Lombok Timur (Inside Lombok) – Pemerintah Kabupaten Lombok Timur (Lotim) bersama Institut Lingkaran Pendidikan Alternatif untuk Perempuan (KAPAL) dan Lembaga Pengembangan Sumber Daya Mitra (LPSDM) NTB menegaskan komitmen untuk menghapus praktik perkawinan anak yang masih marak terjadi di daerah ini.
Kepala desa (Kades) dan kepala wilayah (Kawil) dipandang sebagai aktor kunci pencegahan karena peran mereka sangat menentukan dalam proses administrasi pernikahan. Sebanyak 200 kades dan Kawil dari desa dengan kasus perkawinan anak tertinggi mengikuti penguatan kapasitas yang digelar pada Selasa (9/9/2025) di Ballroom Kantor Bupati Lotim. Kegiatan ini bertujuan agar para pemimpin desa mampu menjadi benteng pertama dalam mencegah terjadinya perkawinan anak.

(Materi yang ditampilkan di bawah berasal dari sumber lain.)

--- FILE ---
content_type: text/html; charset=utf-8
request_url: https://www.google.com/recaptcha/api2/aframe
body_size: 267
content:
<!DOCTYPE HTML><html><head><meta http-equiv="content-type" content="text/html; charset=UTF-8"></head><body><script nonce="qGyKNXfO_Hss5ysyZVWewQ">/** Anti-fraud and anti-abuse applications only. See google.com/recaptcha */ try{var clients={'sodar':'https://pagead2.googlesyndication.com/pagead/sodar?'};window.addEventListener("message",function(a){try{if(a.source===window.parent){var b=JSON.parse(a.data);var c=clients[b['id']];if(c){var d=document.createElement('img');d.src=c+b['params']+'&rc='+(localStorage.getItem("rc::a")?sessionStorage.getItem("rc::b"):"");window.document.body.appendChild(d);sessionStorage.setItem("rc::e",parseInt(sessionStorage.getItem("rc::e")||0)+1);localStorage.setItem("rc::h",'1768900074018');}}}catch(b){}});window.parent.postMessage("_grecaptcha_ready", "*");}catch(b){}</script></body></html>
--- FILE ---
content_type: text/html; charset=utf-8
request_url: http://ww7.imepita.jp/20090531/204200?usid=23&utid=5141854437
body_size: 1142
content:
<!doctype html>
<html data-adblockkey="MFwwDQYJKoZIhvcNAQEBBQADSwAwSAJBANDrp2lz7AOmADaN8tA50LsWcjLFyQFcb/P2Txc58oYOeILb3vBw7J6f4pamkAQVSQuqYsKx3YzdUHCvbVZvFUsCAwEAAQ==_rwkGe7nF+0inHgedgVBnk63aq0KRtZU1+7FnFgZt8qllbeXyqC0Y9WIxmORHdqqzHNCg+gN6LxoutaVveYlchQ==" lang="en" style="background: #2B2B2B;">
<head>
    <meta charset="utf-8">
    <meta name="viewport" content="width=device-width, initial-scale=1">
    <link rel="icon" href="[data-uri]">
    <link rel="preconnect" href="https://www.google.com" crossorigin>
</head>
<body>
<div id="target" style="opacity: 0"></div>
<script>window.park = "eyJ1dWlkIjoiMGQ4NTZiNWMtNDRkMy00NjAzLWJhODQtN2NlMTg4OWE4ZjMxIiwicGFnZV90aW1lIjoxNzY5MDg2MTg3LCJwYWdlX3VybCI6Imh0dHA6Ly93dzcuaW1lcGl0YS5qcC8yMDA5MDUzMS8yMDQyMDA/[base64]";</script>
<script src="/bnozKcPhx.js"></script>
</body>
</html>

Sekda Lotim, Juani Taopik, menegaskan bahwa perkawinan anak merupakan persoalan mendasar yang berdampak pada pendidikan, kesehatan, hingga angka kematian ibu dan anak. “Kita harus bersama-sama mengatasinya, terutama melalui peran Kades dan Kawil sebagai garda terdepan,” katanya.
Direktur Institut KAPAL Perempuan, Budhis Utami, menyampaikan bahwa perkawinan anak merampas hak anak perempuan atas kesehatan, pendidikan, dan masa depan. “Menghentikan perkawinan anak berarti memutus mata rantai kemiskinan dan risiko kesehatan lintas generasi,” tegasnya.
Hal senada disampaikan Direktur LPSDM, Ririn Hayudiani, ia mengatakan bahwa Kades dan Kawil harus berani menolak dan tidak memberi izin jika terdapat perkawinan anak. Sementara itu, seorang dokter kandungan, dr. Khoiron Tamami, menyoroti risiko medis berat akibat praktik ini, mulai dari pendarahan saat persalinan hingga depresi pasca melahirkan.
Kegiatan tersebut juga membahas aspek hukum sesuai UU TPKS yang menegaskan perkawinan anak sebagai tindak pidana kekerasan seksual. Selain itu, peserta diberi pemahaman terkait dampak sosial-ekonomi, risiko stunting, hingga rendahnya capaian pendidikan yang diakibatkan perkawinan anak. Melalui penguatan peran Kades dan Kawil, Pemda Lotim menargetkan lahirnya gerakan kolektif di tingkat desa untuk menekan angka perkawinan anak dan menyelamatkan generasi muda dari dampak buruknya.